▼

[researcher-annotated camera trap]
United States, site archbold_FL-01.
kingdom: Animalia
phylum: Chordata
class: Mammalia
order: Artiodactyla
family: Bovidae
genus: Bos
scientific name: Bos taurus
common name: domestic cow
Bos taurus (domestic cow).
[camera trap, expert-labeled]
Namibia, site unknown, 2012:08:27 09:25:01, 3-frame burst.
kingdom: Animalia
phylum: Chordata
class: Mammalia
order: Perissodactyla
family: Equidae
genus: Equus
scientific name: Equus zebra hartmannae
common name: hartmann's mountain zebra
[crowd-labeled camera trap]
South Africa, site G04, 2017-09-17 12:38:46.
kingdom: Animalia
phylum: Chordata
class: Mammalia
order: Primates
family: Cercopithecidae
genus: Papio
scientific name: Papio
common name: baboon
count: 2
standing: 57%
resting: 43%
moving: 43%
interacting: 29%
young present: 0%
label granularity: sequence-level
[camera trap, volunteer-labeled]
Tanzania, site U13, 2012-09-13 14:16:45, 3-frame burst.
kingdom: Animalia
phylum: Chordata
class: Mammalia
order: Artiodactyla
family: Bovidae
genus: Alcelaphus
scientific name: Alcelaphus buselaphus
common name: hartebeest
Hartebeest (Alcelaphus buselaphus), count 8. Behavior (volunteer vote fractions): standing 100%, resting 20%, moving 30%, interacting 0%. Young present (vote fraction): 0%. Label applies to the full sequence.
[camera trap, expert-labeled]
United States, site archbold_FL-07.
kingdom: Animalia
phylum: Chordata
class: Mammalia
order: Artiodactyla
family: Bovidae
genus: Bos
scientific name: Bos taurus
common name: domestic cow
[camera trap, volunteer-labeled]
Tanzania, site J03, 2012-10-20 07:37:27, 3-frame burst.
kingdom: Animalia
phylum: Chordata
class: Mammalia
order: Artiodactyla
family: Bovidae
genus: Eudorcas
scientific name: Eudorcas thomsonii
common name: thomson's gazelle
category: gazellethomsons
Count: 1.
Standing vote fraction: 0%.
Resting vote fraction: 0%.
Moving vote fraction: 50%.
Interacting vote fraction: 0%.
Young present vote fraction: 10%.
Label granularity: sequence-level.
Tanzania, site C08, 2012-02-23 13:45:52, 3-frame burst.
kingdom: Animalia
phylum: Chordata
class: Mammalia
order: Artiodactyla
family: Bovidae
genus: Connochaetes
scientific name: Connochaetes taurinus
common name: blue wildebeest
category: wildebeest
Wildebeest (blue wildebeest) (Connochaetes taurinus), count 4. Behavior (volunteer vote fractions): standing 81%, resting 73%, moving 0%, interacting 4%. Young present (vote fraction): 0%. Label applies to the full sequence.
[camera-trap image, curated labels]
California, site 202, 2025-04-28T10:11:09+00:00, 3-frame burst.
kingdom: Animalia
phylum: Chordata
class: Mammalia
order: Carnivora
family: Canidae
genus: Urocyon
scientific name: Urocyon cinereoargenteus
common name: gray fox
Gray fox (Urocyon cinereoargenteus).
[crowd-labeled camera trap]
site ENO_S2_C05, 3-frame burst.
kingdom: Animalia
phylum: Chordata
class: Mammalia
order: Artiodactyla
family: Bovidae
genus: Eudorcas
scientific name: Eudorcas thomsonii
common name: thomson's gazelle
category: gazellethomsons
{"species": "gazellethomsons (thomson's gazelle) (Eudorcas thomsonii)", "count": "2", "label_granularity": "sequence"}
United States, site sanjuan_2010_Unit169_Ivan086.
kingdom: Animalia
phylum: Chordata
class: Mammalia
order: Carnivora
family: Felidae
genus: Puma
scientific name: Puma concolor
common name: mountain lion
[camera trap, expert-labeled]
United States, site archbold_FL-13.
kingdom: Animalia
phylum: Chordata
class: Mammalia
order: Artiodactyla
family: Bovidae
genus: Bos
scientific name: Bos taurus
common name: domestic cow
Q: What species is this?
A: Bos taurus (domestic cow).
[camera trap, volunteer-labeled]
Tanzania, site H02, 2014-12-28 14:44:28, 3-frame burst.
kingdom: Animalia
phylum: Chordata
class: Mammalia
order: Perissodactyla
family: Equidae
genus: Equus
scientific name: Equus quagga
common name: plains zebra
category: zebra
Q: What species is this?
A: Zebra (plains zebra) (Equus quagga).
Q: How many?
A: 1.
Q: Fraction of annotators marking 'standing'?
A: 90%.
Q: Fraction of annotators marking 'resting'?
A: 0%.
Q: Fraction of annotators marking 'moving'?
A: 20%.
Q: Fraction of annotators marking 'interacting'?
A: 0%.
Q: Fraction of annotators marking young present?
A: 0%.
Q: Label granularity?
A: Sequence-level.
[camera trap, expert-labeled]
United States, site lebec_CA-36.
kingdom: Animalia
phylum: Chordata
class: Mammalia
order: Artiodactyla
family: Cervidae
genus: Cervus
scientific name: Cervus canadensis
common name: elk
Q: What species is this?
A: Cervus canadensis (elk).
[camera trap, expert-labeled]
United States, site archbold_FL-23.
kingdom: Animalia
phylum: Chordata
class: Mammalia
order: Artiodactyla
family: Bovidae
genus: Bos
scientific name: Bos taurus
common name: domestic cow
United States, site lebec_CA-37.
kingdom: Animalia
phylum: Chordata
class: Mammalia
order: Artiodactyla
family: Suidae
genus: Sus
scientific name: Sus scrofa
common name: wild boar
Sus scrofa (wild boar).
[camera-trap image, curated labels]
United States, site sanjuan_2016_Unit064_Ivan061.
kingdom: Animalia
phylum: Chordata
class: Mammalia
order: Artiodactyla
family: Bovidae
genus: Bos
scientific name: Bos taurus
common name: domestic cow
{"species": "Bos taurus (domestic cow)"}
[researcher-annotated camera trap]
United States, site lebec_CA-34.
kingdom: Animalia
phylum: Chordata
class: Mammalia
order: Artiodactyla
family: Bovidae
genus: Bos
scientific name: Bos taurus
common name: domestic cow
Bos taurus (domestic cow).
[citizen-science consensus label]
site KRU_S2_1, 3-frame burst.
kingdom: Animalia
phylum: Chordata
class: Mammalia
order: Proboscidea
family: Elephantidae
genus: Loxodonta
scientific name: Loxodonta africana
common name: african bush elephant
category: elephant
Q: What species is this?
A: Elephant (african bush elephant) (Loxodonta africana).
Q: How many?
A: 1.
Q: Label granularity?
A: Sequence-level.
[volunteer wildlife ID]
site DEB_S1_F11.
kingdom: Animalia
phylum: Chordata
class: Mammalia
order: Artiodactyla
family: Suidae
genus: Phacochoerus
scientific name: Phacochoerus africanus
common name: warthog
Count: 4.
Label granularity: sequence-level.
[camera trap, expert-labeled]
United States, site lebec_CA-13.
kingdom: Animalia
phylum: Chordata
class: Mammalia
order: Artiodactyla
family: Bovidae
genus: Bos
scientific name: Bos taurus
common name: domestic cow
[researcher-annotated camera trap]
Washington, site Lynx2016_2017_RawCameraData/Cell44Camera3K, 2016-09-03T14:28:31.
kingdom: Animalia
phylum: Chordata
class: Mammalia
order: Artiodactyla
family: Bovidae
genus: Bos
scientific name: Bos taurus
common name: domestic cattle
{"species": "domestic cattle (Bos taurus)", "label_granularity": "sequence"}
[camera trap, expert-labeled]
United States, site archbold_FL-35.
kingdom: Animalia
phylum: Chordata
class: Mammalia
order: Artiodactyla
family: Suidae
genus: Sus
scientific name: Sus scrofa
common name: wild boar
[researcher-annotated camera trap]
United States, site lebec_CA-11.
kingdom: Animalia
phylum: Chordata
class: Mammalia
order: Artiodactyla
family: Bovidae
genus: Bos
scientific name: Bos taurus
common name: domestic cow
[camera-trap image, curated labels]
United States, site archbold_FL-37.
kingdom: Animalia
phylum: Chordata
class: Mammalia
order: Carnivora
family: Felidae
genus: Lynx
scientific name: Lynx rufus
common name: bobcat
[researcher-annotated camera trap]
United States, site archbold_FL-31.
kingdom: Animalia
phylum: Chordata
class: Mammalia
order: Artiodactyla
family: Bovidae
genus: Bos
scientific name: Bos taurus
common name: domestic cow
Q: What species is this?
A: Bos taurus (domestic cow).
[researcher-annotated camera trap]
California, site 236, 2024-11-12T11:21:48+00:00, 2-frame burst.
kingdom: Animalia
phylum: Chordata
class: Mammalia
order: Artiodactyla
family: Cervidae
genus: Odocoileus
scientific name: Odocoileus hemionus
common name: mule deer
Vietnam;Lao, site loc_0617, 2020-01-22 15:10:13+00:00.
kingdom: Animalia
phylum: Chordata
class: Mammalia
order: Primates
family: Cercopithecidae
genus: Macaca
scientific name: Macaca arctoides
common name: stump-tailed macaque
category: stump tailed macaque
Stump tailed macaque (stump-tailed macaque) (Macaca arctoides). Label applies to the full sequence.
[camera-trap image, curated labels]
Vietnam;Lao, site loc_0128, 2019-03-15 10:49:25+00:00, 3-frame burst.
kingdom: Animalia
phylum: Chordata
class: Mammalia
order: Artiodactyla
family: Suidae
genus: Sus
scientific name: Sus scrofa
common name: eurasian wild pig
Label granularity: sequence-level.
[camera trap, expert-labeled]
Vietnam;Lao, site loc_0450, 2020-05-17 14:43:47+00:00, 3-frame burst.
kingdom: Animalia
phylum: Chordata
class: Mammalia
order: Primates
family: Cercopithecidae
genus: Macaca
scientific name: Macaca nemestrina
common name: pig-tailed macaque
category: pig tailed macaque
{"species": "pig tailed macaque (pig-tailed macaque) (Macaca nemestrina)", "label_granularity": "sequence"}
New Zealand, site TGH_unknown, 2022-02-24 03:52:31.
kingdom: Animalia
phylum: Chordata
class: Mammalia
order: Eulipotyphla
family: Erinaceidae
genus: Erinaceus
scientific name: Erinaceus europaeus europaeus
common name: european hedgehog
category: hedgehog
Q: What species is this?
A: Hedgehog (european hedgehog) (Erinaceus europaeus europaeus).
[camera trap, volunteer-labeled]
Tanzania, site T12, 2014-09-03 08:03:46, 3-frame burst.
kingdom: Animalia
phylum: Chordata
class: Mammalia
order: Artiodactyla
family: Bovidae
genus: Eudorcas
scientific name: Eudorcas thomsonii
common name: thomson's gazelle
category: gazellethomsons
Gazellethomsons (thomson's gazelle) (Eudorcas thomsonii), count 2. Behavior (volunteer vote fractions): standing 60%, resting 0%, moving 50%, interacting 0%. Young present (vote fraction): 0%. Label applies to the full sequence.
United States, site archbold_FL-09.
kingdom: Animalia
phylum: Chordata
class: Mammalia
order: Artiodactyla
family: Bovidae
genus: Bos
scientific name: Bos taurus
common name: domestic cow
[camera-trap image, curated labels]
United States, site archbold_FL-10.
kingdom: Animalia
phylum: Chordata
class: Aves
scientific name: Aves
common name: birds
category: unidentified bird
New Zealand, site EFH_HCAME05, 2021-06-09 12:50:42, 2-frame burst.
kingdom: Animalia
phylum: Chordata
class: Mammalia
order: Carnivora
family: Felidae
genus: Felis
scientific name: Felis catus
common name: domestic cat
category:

▲

• **Work task**:
Extract every line containing the string "Tanzania" from the material.

• **Written response**:
Tanzania, site U13, 2012-09-13 14:16:45, 3-frame burst.
Tanzania, site J03, 2012-10-20 07:37:27, 3-frame burst.
Tanzania, site C08, 2012-02-23 13:45:52, 3-frame burst.
Tanzania, site H02, 2014-12-28 14:44:28, 3-frame burst.
Tanzania, site T12, 2014-09-03 08:03:46, 3-frame burst.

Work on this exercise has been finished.